The article is significant because for most of the last seventy years scientists have been saying the opposite. For most of the scientific community, the subject of UFOs has been considered no-more worthy of scientific investigation than witchcraft, ghosts, and leprechauns. Anyone conducting serious research into the phenomenon was likely to lose the respect of colleagues and suffer negative consequences in both career and academic circles.

The anti-UFO bias in the scientific community was further reinforced by the debunking work of the Air Force through Project Grudge and Project Bluebook. In the late 1960s, the University of Colorado accepted a government contract to study the phenomenon and decide if it merited further scientific investigation and research. The committee spent a lot of time trying to decide if the phenomena was genuine. Edward Condon, the head of the study, focused on the testimony of the so-called “contactees” who claimed to be in psychic communication with aliens. Condon shaped the final conclusion to state that further study of the subject would be unlikely to produce anything of value. As a result, the Air Force shut down Project Bluebook and UFOs escaped further scientific investigation.

McDonald_James-Frame
James McDonald, atmospheric physicist and pioneering UFO investigator.

More than half a century later, Kopparapu and Haqq-Misra disagree. From their perspective, it’s no longer a question of if UFOs exist but a question of how to study them. Carl Sagan, J. Allen Hynek, James McDonald, Robert hall, and Robert Baker—the scientists most familiar with the phenomena—disagreed with the Condon committee and called for further study. The pioneering UFO research of atmospheric physicist James McDonald for a model of how to proceed with scientific studies. It’s really nice to see McDonald getting some of the respect he deserved even if it comes fifty years too late.

Kopparapu and Haqq-Misra state that, unlike the late James McDonald, they do not subscribe to the extra-terrestrial hypothesis. That’s fine. No scientist should enter the research with a preconceived conclusion. Besides, if they did state that they favored the ET hypothesis, they would not have been published in Scientific American.

When it comes to UFO investigations, the significance of the new article appearing in Scientific American is hard to overstate. It sends a green light to the scientific community. It indicates that the stigma so long attached to the phenomenon should no longer be an impediment. We can expect to see a new breed of young serious-minded and sober scientists opening the field.

# Description of the task:
Decide whether each statement below agrees with the UFO passage, answering yes or no and quoting the words of the passage that settle it. 1. Edward Condon headed the University of Colorado study. 2. Kopparapu and Haqq-Misra favor the extra-terrestrial hypothesis. 3. Project Bluebook continued after the Condon study reached its conclusion.

# Data extracts:

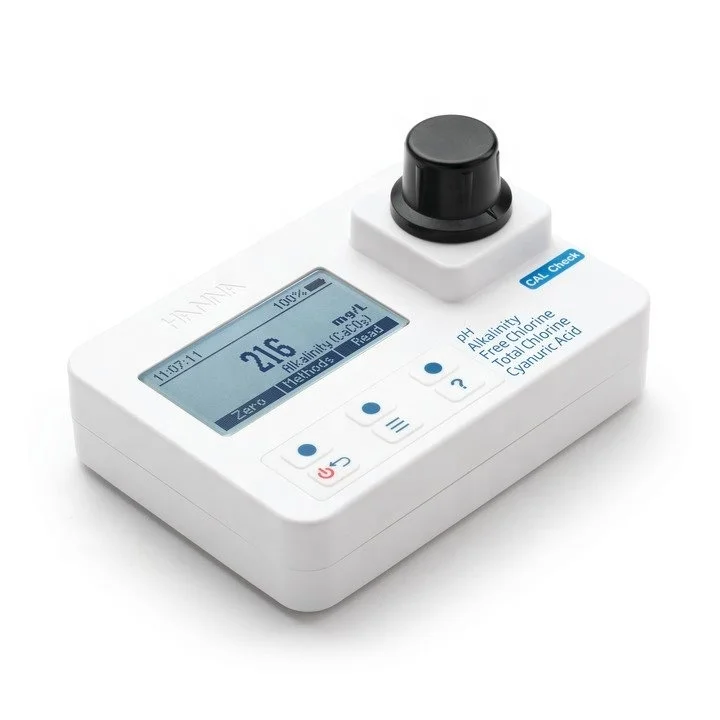 HANNA HI97727 Platinum Cobalt Colorimetric PCU Portable Waterproof Photometer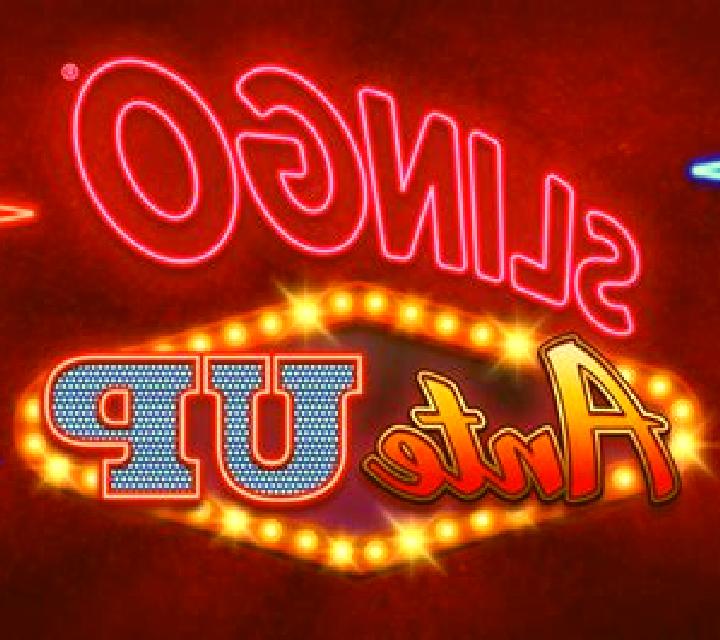 Slingo Ante Up slot game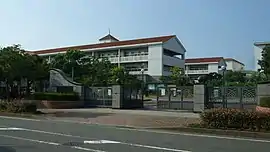 福岡市立福岡女子高等学校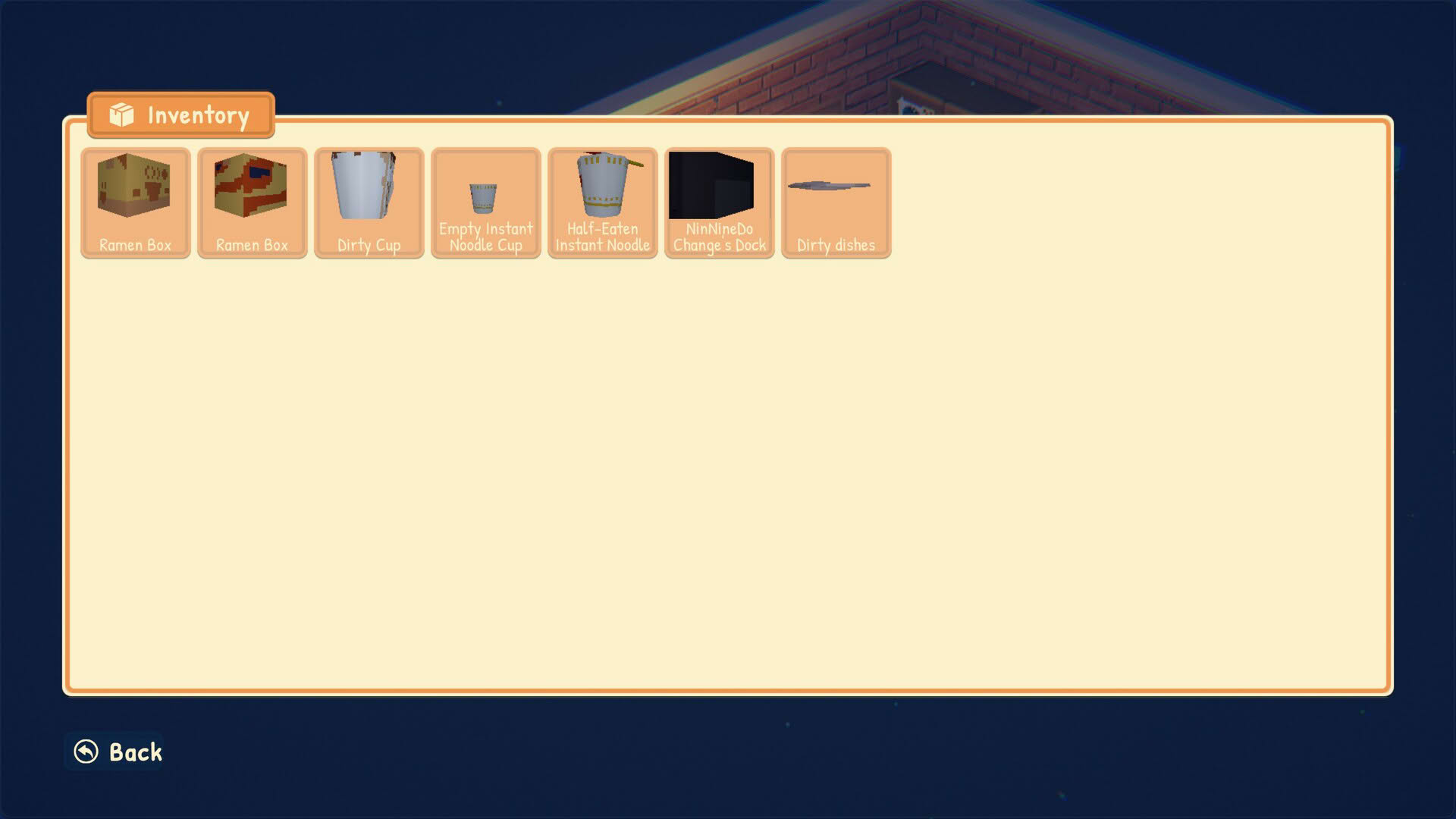 Screenshot for Project Homecoming Haven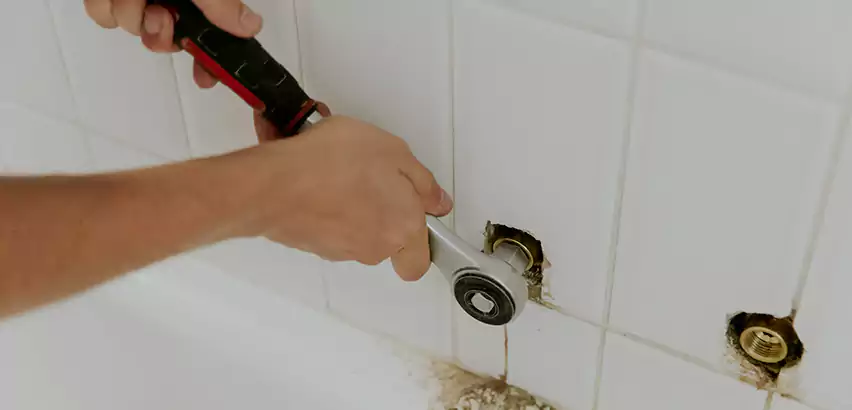 Slab Leak Detection and Repair in Clovis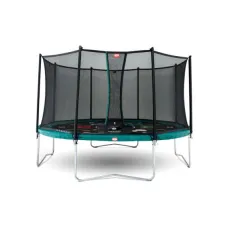 Батут Berg Favorit 430 см с защитной сеткой Safety Net Comfort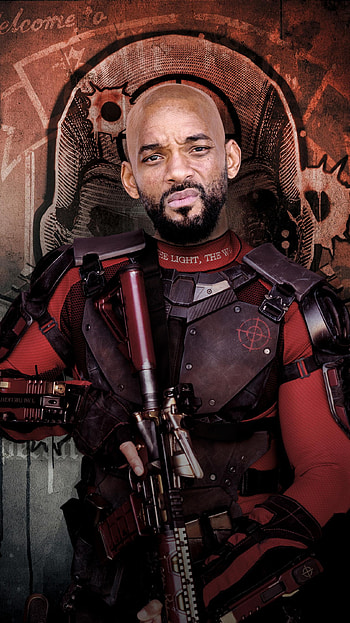 Suicide Squad (2022) movie HD phone wallpaper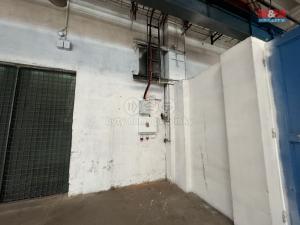 Pronájem výrobních prostor, Příbram - Příbram I, Obecnická, 2417 m2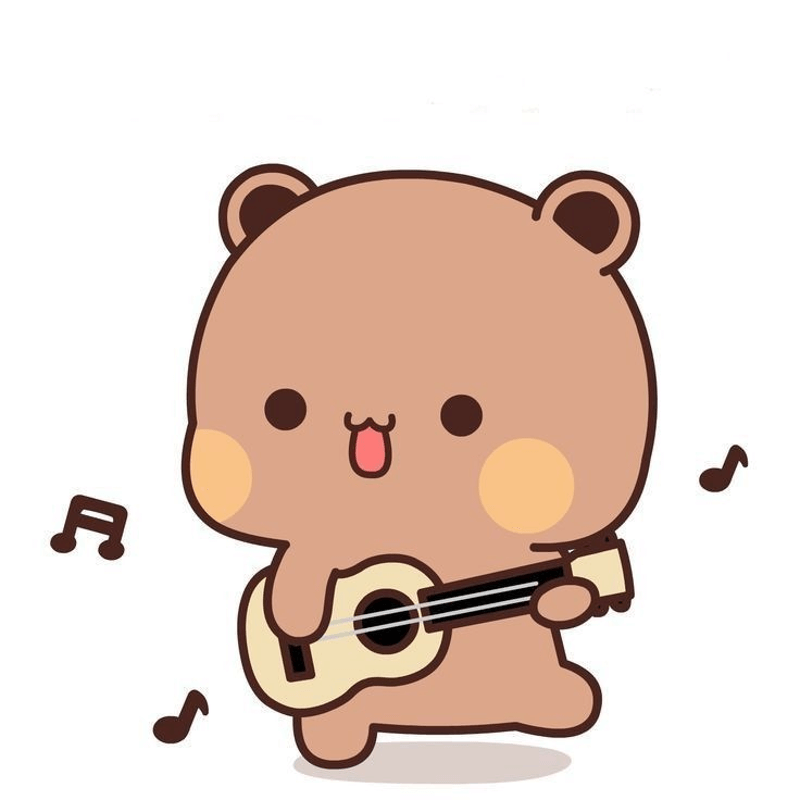 Ảnh avatar hình vẽ động vật dễ thương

# Finished exercise:
1. Yes: "Edward Condon, the head of the study"
2. No: "they do not subscribe to the extra-terrestrial hypothesis"
3. No: "the Air Force shut down Project Bluebook"